(REQUIRED WORK)
Copy every entry verbatim and skip the pictures.

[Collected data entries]
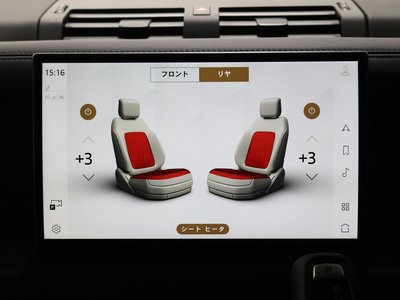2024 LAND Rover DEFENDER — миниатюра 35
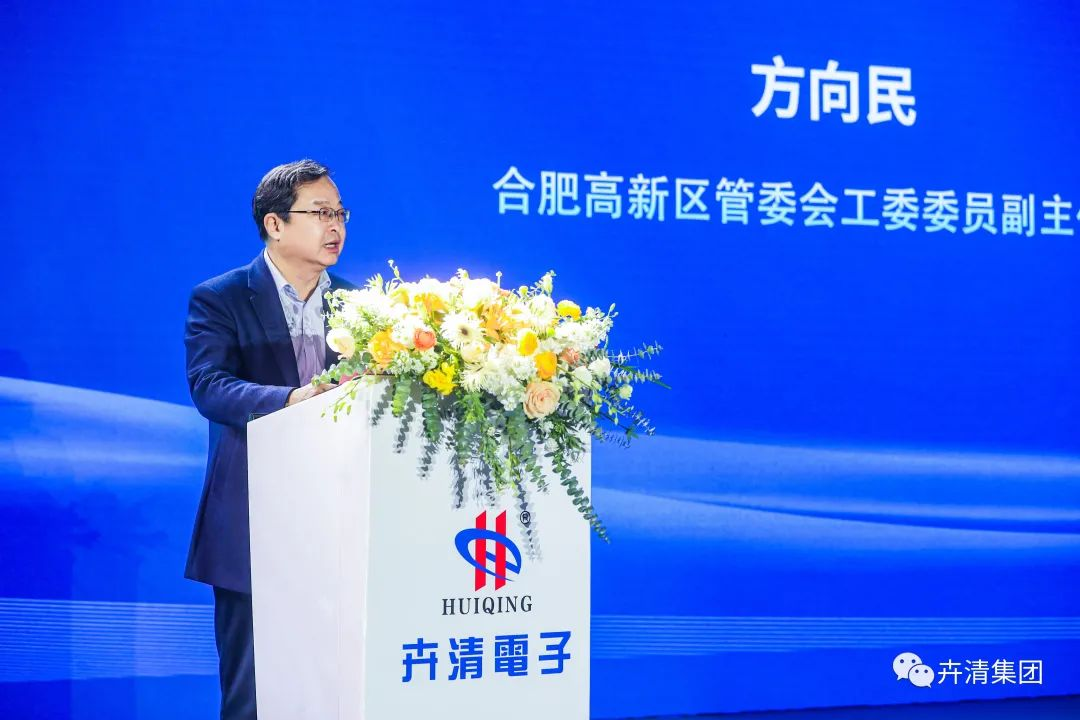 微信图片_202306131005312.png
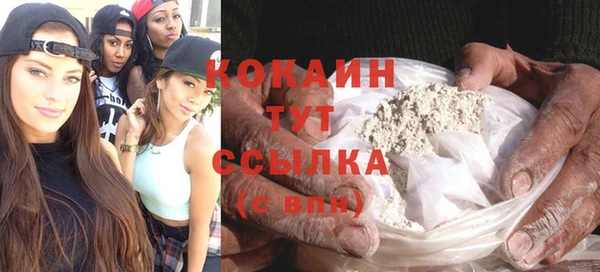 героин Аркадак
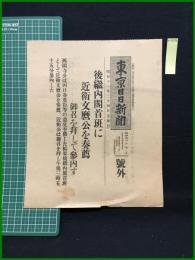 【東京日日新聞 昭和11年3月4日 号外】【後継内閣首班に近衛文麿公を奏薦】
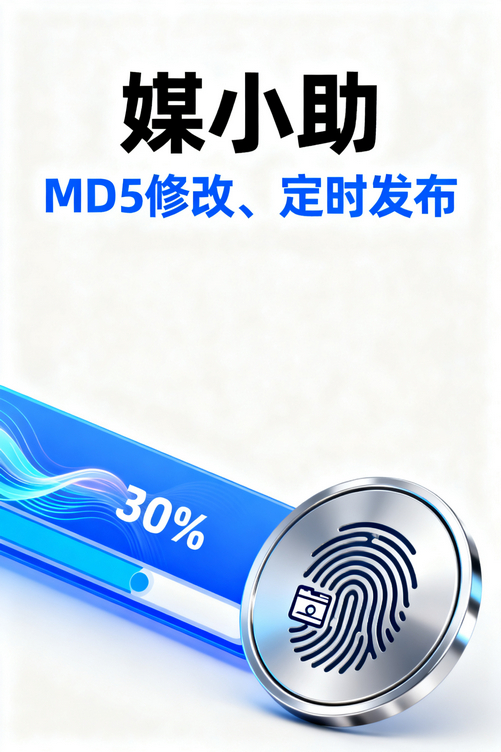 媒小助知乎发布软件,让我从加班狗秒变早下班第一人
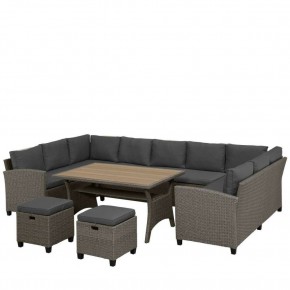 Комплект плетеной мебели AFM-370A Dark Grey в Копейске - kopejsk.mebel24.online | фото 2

(ANSWER BOX)
2024 LAND Rover DEFENDER — миниатюра 35
 微信图片_202306131005312.png
 героин Аркадак
 【東京日日新聞 昭和11年3月4日 号外】【後継内閣首班に近衛文麿公を奏薦】
 媒小助知乎发布软件,让我从加班狗秒变早下班第一人
 Комплект плетеной мебели AFM-370A Dark Grey в Копейске - kopejsk.mebel24.online | фото 2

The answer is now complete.